* WORK TO BE COMPLETED: Emit a verbatim copy of the lines running from the line with "How far from the camera" through the end of the material below.

[Records from a data collection]

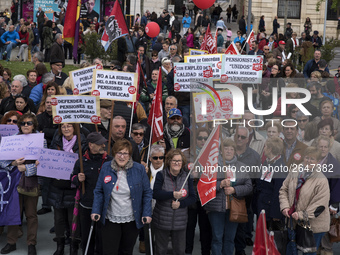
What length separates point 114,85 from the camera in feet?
29.3

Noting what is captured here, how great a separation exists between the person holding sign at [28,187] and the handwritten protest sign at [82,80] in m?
1.14

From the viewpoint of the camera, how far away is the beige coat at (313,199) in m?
7.10

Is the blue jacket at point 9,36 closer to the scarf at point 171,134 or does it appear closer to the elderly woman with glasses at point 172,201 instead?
the scarf at point 171,134

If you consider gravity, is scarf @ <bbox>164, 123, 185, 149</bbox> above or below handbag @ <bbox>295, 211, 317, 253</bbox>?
above

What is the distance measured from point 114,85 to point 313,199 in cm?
328

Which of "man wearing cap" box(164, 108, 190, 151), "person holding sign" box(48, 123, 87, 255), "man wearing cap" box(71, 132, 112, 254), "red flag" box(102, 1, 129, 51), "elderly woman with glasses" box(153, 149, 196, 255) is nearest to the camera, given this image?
"elderly woman with glasses" box(153, 149, 196, 255)

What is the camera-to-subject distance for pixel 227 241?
7871 mm

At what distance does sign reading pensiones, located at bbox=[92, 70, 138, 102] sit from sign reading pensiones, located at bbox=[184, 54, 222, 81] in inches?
50.4

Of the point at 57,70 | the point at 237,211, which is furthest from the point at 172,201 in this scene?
the point at 57,70

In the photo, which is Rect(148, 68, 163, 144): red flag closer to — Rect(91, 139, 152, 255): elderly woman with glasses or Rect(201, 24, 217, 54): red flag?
Rect(91, 139, 152, 255): elderly woman with glasses

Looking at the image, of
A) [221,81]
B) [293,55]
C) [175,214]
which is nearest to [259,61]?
[221,81]

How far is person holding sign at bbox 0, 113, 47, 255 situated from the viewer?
820 cm

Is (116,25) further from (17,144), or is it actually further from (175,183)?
(175,183)

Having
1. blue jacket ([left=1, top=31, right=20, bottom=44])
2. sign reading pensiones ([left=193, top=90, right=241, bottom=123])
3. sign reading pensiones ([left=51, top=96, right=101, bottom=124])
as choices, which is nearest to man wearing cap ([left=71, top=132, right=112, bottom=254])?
sign reading pensiones ([left=51, top=96, right=101, bottom=124])
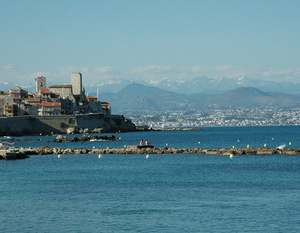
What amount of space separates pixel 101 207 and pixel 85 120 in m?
110

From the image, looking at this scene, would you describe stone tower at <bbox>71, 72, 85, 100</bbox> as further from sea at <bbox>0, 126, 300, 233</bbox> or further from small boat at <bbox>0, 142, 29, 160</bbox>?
sea at <bbox>0, 126, 300, 233</bbox>

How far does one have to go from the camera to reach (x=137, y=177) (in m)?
47.3

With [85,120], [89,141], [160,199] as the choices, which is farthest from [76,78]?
[160,199]

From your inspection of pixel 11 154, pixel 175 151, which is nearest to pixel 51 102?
pixel 175 151

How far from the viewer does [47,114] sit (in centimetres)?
13912

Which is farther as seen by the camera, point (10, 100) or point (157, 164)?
point (10, 100)

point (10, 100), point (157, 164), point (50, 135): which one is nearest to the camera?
point (157, 164)

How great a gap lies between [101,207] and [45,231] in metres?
5.55

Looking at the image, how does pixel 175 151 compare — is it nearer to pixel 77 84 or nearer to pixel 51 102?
pixel 51 102

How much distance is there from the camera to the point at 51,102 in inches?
5694

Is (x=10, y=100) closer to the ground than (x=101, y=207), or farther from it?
farther from it

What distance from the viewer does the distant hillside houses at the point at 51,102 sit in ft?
458

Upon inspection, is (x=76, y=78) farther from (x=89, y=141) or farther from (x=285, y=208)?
(x=285, y=208)

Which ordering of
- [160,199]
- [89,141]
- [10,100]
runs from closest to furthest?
[160,199] → [89,141] → [10,100]
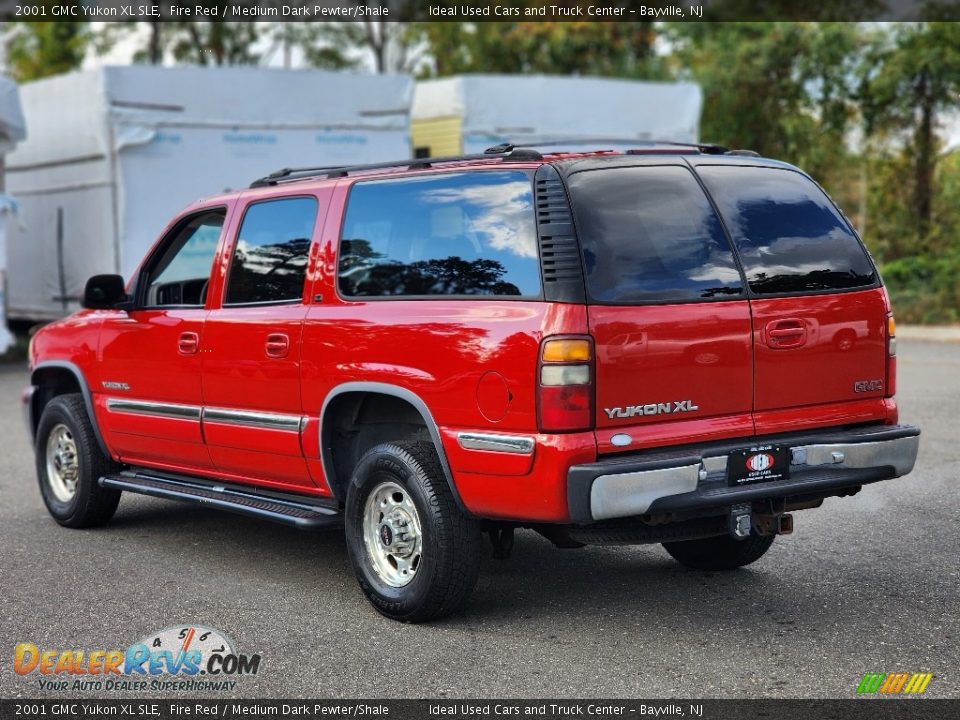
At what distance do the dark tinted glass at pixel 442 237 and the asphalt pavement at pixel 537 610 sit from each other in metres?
1.46

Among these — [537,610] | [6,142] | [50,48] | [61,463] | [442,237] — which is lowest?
[61,463]

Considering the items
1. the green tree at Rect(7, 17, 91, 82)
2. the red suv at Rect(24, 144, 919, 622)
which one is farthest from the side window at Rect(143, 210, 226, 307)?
the green tree at Rect(7, 17, 91, 82)

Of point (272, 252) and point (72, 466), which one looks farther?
point (72, 466)

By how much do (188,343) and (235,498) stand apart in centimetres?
86

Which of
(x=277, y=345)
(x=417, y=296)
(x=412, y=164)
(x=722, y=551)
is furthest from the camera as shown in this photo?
(x=722, y=551)

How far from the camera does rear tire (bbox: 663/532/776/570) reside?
649cm

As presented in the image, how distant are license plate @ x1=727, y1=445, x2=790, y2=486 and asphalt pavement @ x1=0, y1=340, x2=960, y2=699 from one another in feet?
2.12

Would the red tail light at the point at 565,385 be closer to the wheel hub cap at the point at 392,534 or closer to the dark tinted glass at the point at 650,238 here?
the dark tinted glass at the point at 650,238

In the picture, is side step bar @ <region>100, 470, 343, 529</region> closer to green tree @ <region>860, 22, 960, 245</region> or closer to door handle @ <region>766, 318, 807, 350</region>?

* SOLUTION FOR THIS EXERCISE:
How far from the camera does rear tire (bbox: 663/532/776/570) reside?
649cm

As presented in the image, how distant are license plate @ x1=727, y1=445, x2=790, y2=486 and asphalt pavement @ x1=0, y1=340, x2=960, y2=699 from one another in feet?
2.12

Would the red tail light at the point at 565,385 be closer to the wheel hub cap at the point at 392,534 or closer to the dark tinted glass at the point at 650,238 here?
the dark tinted glass at the point at 650,238

In the picture, is side step bar @ <region>100, 470, 343, 529</region> closer to green tree @ <region>860, 22, 960, 245</region> or closer to door handle @ <region>766, 318, 807, 350</region>?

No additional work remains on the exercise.